This project aims to analyze news articles from various sources to understand the global media landscape. The analysis focuses on sentiment, topics, and entities mentioned in the articles.
The objective of the project is to analyze and understand how sentiment and topics are correlated across different global media agencies and check for biases that may influence the reports. By accomplishing this objective, the outcome is to develop models that classify headlines into specific categories, perform sentiment and topic analysis, and generate insights about reporting trends across media outlets.
The main focus of this project is to conduct comprehensive exploratory data analysis and advanced analysis of global news data. The key objectives include:
- Quantitative Analysis
- Keyword and Topic Analysis
- Event Modeling
- Visualization and Interpretation
- Model Building and Versioning
- Dashboard Design and Deployment
The main deliverables for this project include:
- Reports: Detailed analysis reports on sentiment, topic distribution, and reporting patterns.
- Machine Learning Models: Models for headline classification, sentiment analysis, and topic modeling.
- Dashboards: A Streamlit-based dashboard or a web application using React as a frontend and Flask as a backend.

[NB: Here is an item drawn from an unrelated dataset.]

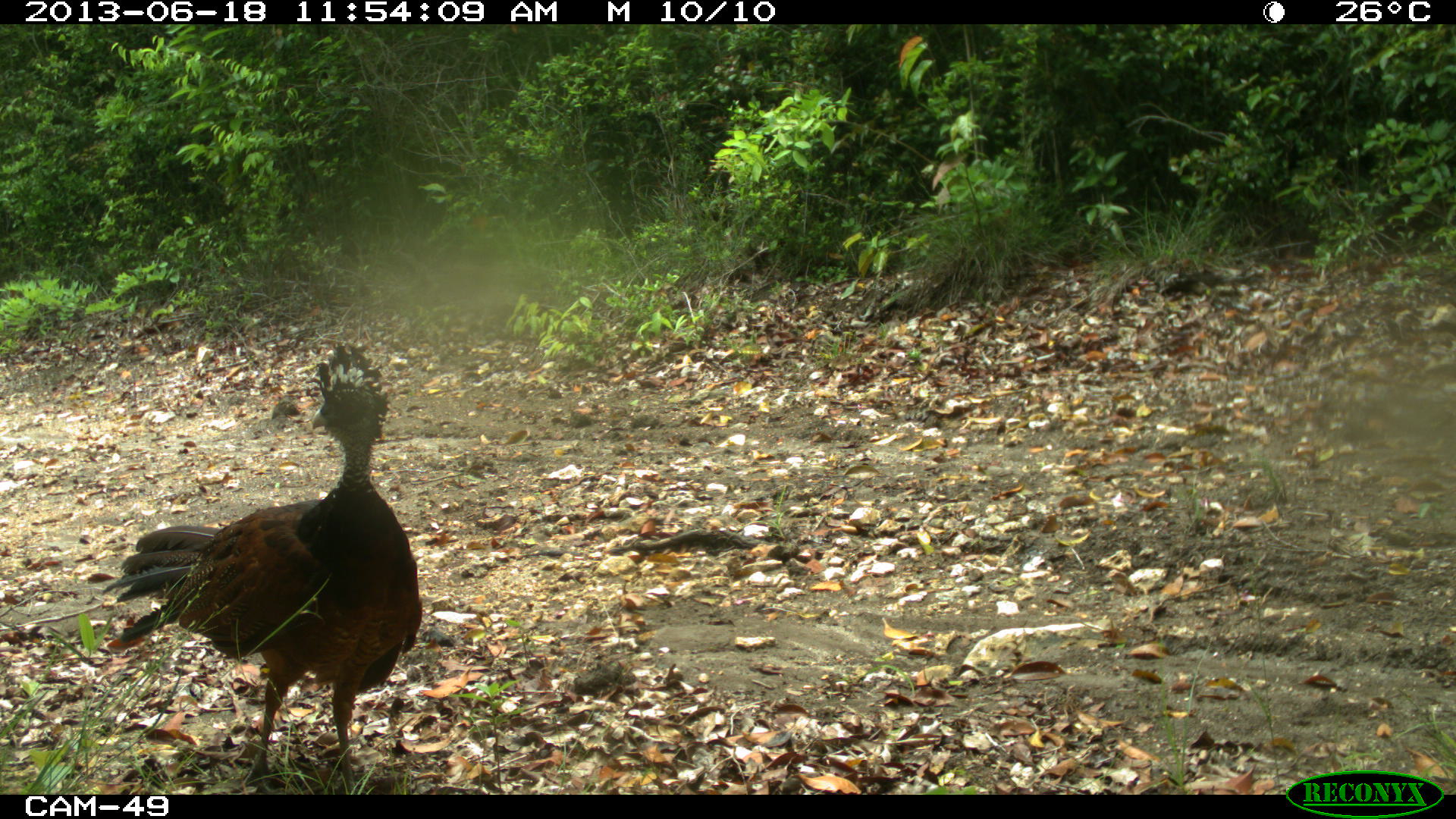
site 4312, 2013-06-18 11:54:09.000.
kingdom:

The various tools used in the project include:
- Python
- Git
- GitHub
- PostgreSQL
- Streamlit or React and Flask
- Docker
- AWS
To install the global_media_news_analysis
package, follow these steps:
- Clone the repository:
git clone https://github.com/AlazarG19/global_news_correlation_10ac_week0
- Navigate to the project directory:
cd global_media_news_analysis
- Install the required dependencies:
pip install -r requirements.txt
The package provides a data loader module (loader.py
) in the src
directory. Use this module to load your network data into a format suitable for analysis.
Example:
from src.loader import DataLoader
path = {
"rating":"path to rating"}
# initiating the newsdataloader class
data_loader = NewsDataLoader(path)
# Load data from a Slack channel
rating = data_loader.get_data("rating")
Explore the various utilities available in the src/utils.py
module. This module contains functions for common tasks such as data cleaning, preprocessing, and analysis.
The notebooks directory contains Jupyter notebooks that demonstrate specific use cases and analyses.
EDA: Exploratory Data Analysis notebooks Model: Model building and evaluation notebooks
For insights into each file and folder, refer to the documentation and examples provided within each directory. The README files in the notebooks/eda and notebooks/model folders provide details on the specific analyses and models.